Bukan sekadar bandel, otak manusia memang memiliki kecenderungan untuk mempertahankan kebebasannya. Saat merasa dibatasi, keinginan untuk melakukan hal yang dilarang justru bisa meningkat.
Saya mengalami sendiri fenomena Psychological Reactance ini dalam berbagai situasi, terutama saat ada aturan yang terasa membatasi kebebasan saya. Misalnya, ketika dilarang membuka sesuatu atau mencoba hal baru, keinginan saya justru semakin kuat. Fenomena ini bukan hanya soal 'bandel', tetapi sebenarnya otak kita berusaha menjaga kebebasan pilihan sebagai bagian dari kontrol diri. Fenomena ini sering saya perhatikan pada anak-anak di lingkungan sekitar. Ketika mereka diberi tahu "jangan sentuh itu", biasanya rasa penasaran dan dorongan untuk melakukannya malah membara. Ini juga berlaku bagi remaja dan dewasa, terutama saat merasa terlalu dikekang atau dikendalikan oleh aturan yang ketat. Dari pengalaman pribadi, memahami konsep Psychological Reactance membantu saya lebih bijak dalam mengelola aturan maupun kebebasan.
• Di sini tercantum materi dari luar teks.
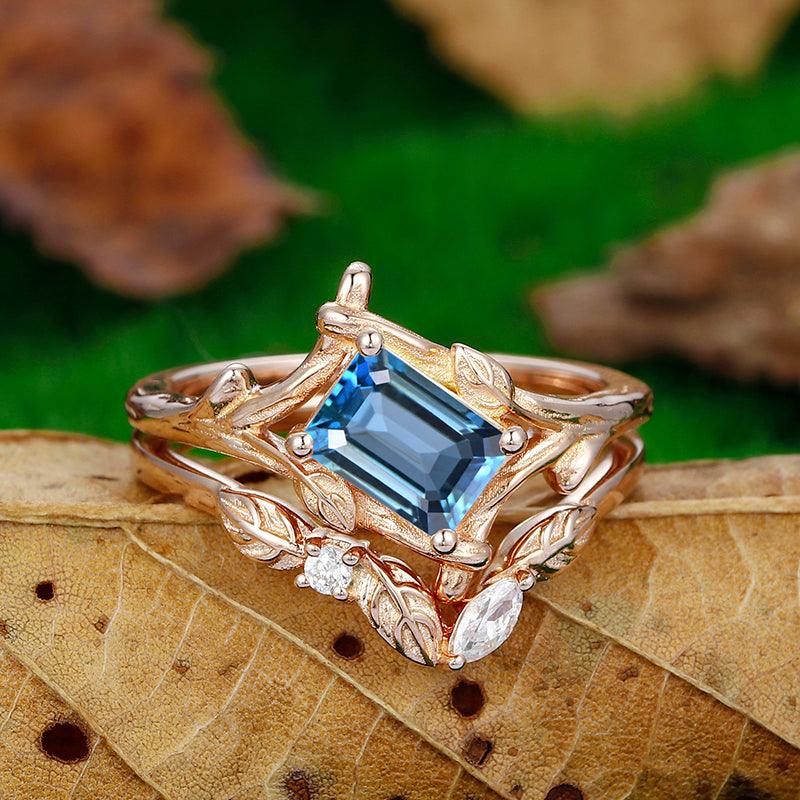 1 CT Emerald cut Split Shank London blue topaz ring set - Esdomera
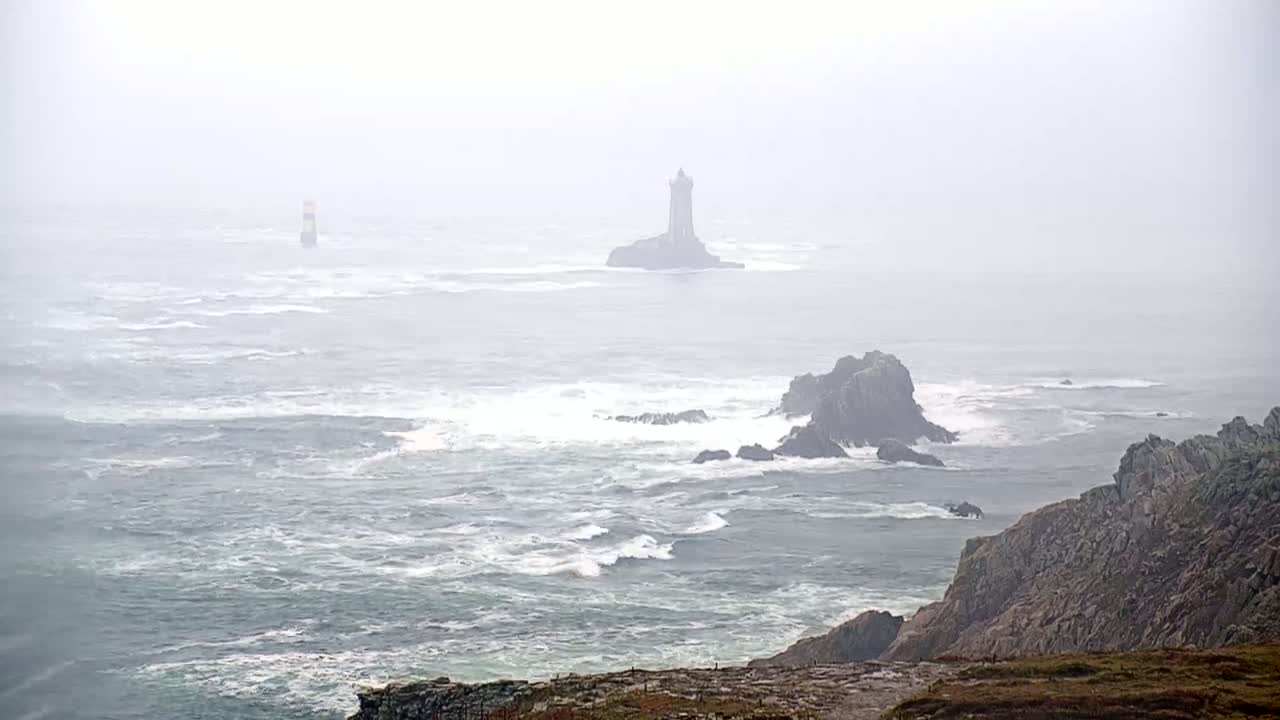 A foggy coastal scene shows a rocky shoreline with crashing waves and two lighthouses visible in the distance.
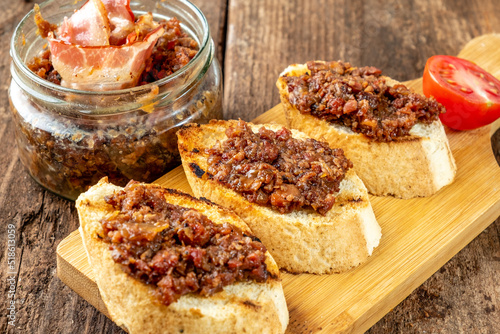 Homemade bacon jam on croutons and next to a jar of jam on an old wooden table.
Misalnya, ketimbang memberikan larangan langsung, saya mencoba menjelaskan alasan di balik aturan tersebut agar tidak memicu dorongan untuk melanggar. Pendekatan ini ternyata cukup efektif dalam menurunkan rasa resistensi dan meningkatkan kepatuhan secara sadar. Selain itu, fenomena ini mengajarkan kita pentingnya komunikasi yang baik serta memberi ruang bagi kebebasan individu dalam batasan yang sehat. Dengan begitu, interaksi sosial menjadi lebih harmonis tanpa memicu konflik karena dorongan untuk melawan aturan. Psikologi reactance ini juga relevan dalam dunia kerja dan pendidikan, di mana pengendalian kekuasaan harus dilandasi pengertian agar tidak menciptakan pemberontakan atau perlawanan. Singkatnya, makin seseorang merasa dikekang, makin besar pula keinginan untuk melakukan hal yang dilarang. Menjadi penting bagi kita semua untuk memahami mekanisme ini agar dapat menciptakan lingkungan yang mendukung kebebasan namun tetap terjaga dalam norma dan aturan yang sehat.